The generational mix of Wi‑Fi standards across Africa tells a similar story. Wi‑Fi 4, launched in 2009, still accounts for 48.8 % of samples, while Wi‑Fi 5 has surged to 34.4 %. Wi‑Fi 6, once a niche, now reaches 16.8 %, but Wi‑Fi 7 barely registers at 0.1 %. The congested 2.4 GHz band, though declining, still carries 52.4 % of traffic, with the 5 GHz band shouldering the remainder.
Globally, Wi‑Fi 7 sits at 1.8 % of all samples, and Wi‑Fi 6 has climbed to 26.7 %. The 5 GHz spectrum continues to dominate, handling close to 60 % of worldwide Wi‑Fi traffic. The picture is clear: newer standards are gaining traction, but the transition is uneven.
Policy‑driven success stories illustrate what South Africa could emulate. Singapore leads the world with 25.1 % of its Wi‑Fi traffic on Wi‑Fi 7, thanks to a government push for 10 Gbps home broadband and operators bundling Wi‑Fi 7 routers. In North America, early investment by ISPs such as Charter Communications and Frontier in 6 GHz equipment has propelled the region ahead of the curve.
Industry forecasts suggest the adoption curve will steepen over the next few years. Research firm Omdia projects Wi‑Fi 7‑compatible devices to rise from 3.6 % of the global installed base in 2025 to 13.8 % by 2030, while Wi‑Fi 6 is expected to remain dominant at 62 %. The forthcoming Wi‑Fi 8 standard, slated for market entry around 2028, will focus less on raw speed and more on reliability, offering steadier performance in crowded homes, lower latency and fewer dropped connections.
Cost pressures could delay South Africa’s climb up this curve. The surge in demand for AI‑driven data‑centre infrastructure has driven up prices for high‑performance memory and processors, inflating the bill of materials for both smartphones and routers.
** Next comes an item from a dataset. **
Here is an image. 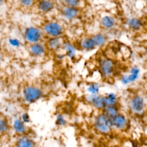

As component costs rise, the economics of upgrading household equipment become less attractive, potentially slowing consumer uptake.
Nevertheless, the regulator’s recent “innovation spectrum” rules, which keep the lower 6 GHz band licence‑exempt and shared among wireless ISPs, Wi‑Fi deployments, private networks and community operators, lay a solid foundation. The onus now lies with broadband providers and device manufacturers to translate that regulatory green light into affordable, ready‑to‑use hardware for South African consumers.
If the market follows the pattern seen elsewhere, we can expect a gradual but steady rise in 6 GHz Wi‑Fi use. As more ISPs bundle Wi‑Fi 6E and Wi‑Fi 7 routers into their packages, and as smartphone manufacturers increase the proportion of 6 GHz‑capable handsets, South Africa’s modest 0.2 % share could climb into single digits within the next few years, bringing faster, more reliable wireless connectivity to homes across the nation.